**Selected excerpt:**
All The Colors Of The Dark (1972) + All The Colors Of Giallo (2019*)/Color Me Blood Red (1965) + Something Weird (1967/MVD/Arrow Blu-ray)/Ecco (1963) + The Forbidden (1966)/Mondo Bizarro + Mondo Freudo (both 1966/*all Severin Blu-rays)/Room 304 (2011/Film Movement DVD)

Picture: B/B/B/B-/B/B/B/B/B- Sound: B (DVD: B-) Extras: B (DVD: C-) Films: A-/B+/C+/C+/C+/C+/B/B/C

Here's an onslaught of horror and exploitation titles for you to know about...

Severin and Arrow have went to great lengths as of late in putting a spotlight on Italian giallos by remastering and releasing some of the genre's best films on Blu-ray. From the infamous director of Eyeball and Case of the Scorpion Tail, Sergio Martino's All The Colors of the Dark (1972) is one of my personal favorites and is lovingly presented on Blu-ray here thanks to Severin. Being released as a companion piece is All the Colors of Giallo (2019), which is an extensive look at the history of the genre and features two feature length documentaries and over four hours of trailers highlighting some of the best flicks out there.

Similar story-wise to Roman Polanski's Rosemary's Baby in some ways, All The Colors of the Dark stars the gorgeous Edwige Fenech, George Hilton, Susan Scott, Ivan Rassimov, Julian Ugarte, and Maria Cumani Quasimodo to name a few.

The film centers around Jane (Fenech), whose a housewife haunted by nightmares of her own murder at the hands of a blue-eyed black gloved killer, but when her husband is off to work, her new neighbor Mary (Scott) introduces her to a dangerous satanic cult, where her life takes many unsuspecting turns as her nightmares start to become a reality. Surrealistic, dark, and at times unnerving, the film remains an uncompromising and nightmarish work.

**Data excerpts:**
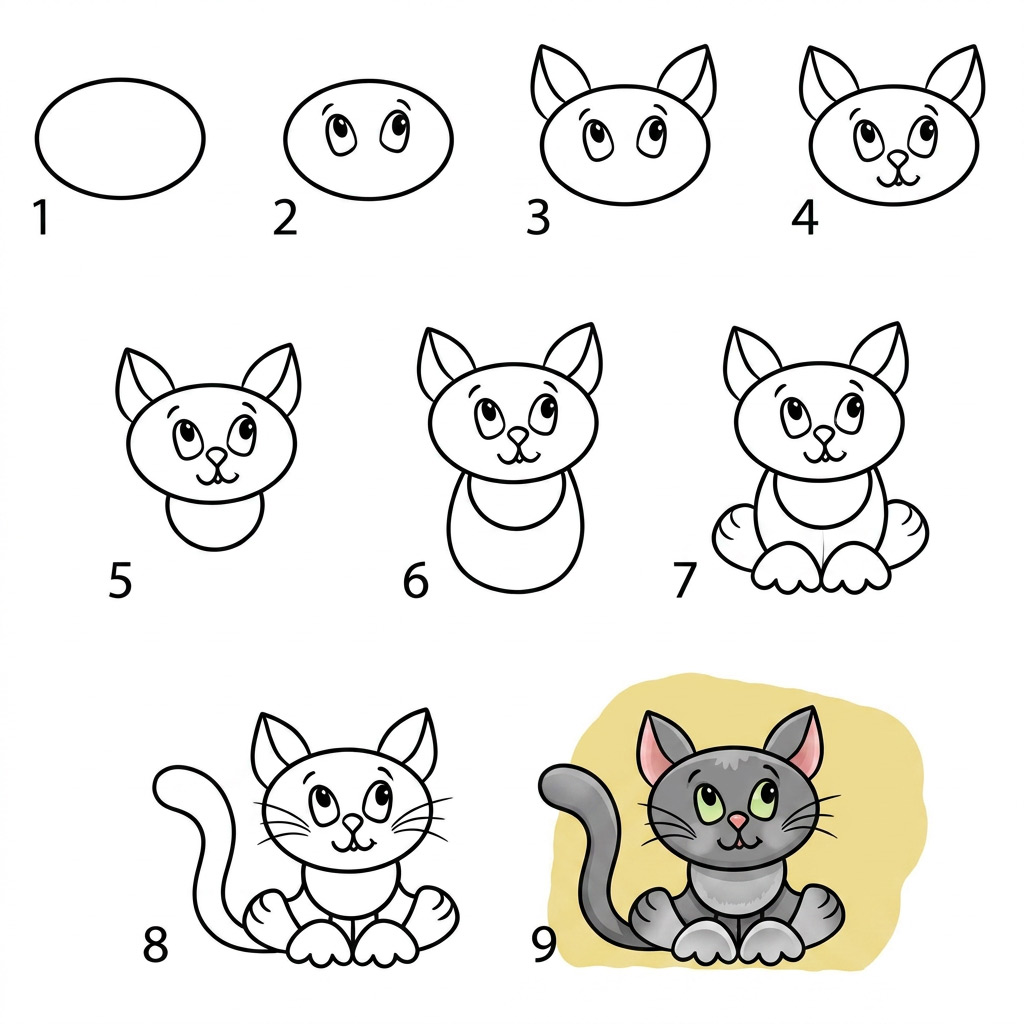 1
2
3
4
5
6
7
8
9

**What is being asked:** In the review, who introduces Jane to a dangerous satanic cult?

**Problem solution:** Her new neighbor Mary, played by Susan Scott.